Input data:
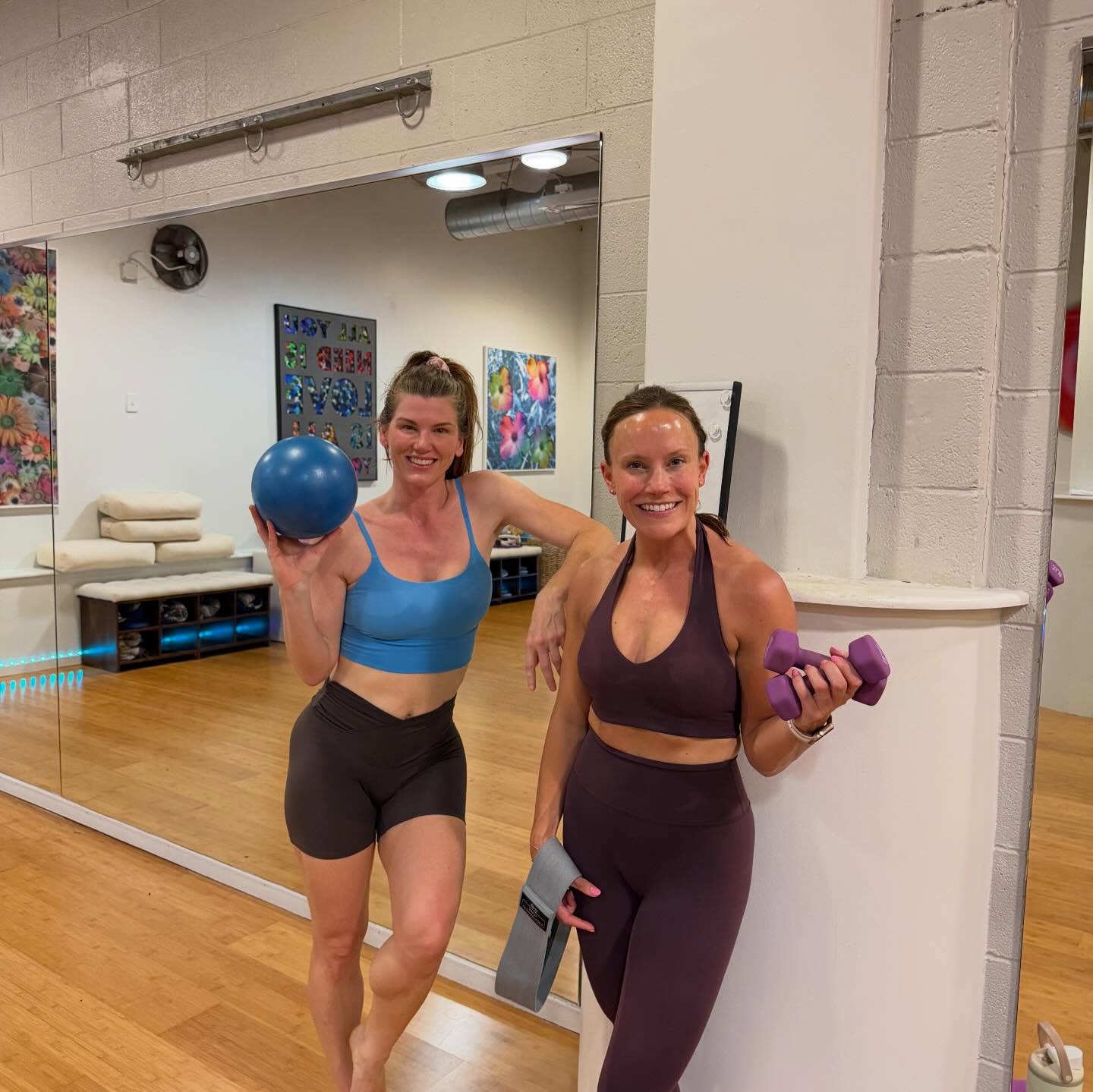 Saturday scenes 🥰 Enjoy the lovely weather everybody !
Shoutout @sculptwithdi for teaching her first pilates class at Focus!
#focusbrynmawr #saturdaysmiles #focusyoga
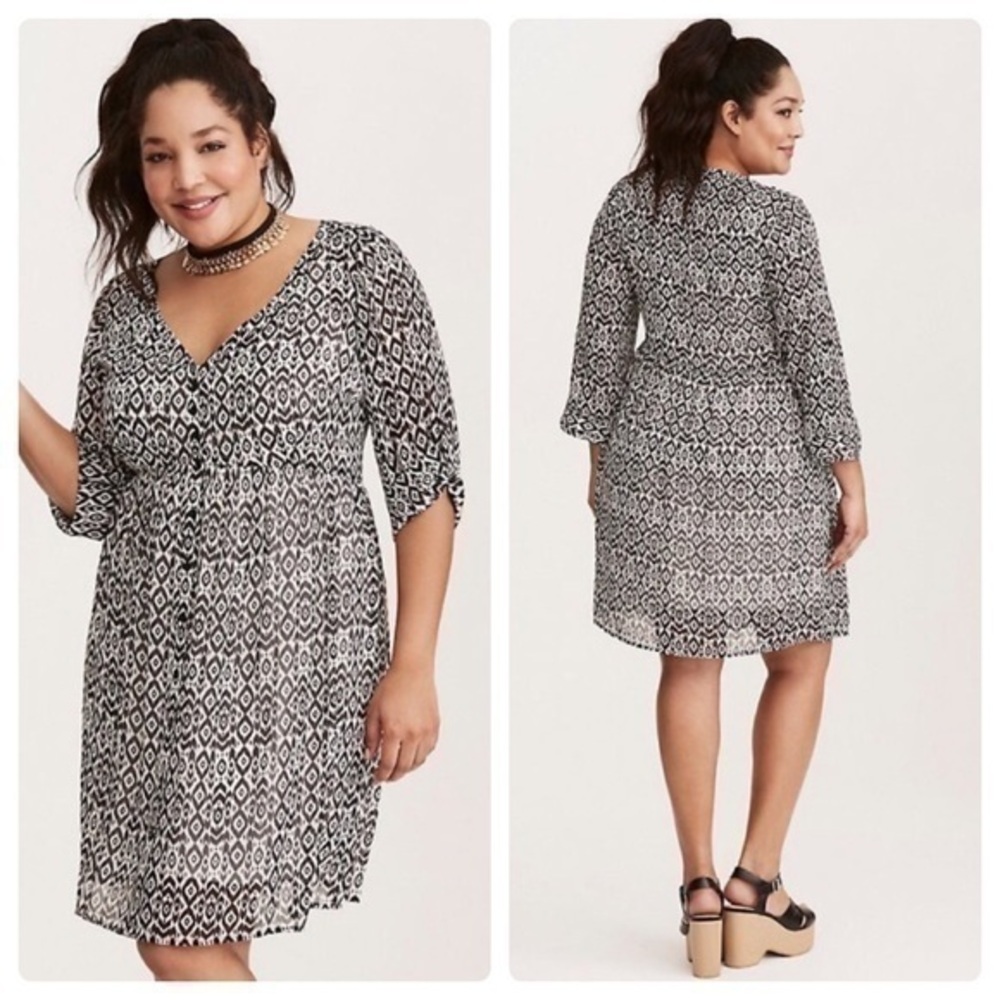 Torrid black white ikat print chiffon shirt dress EE22 4X 26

Exercise requirements: The answer should contain every line of the material exactly as written and no pictures.

Written answer:
 Saturday scenes 🥰 Enjoy the lovely weather everybody !
Shoutout @sculptwithdi for teaching her first pilates class at Focus!
#focusbrynmawr #saturdaysmiles #focusyoga
 Torrid black white ikat print chiffon shirt dress EE22 4X 26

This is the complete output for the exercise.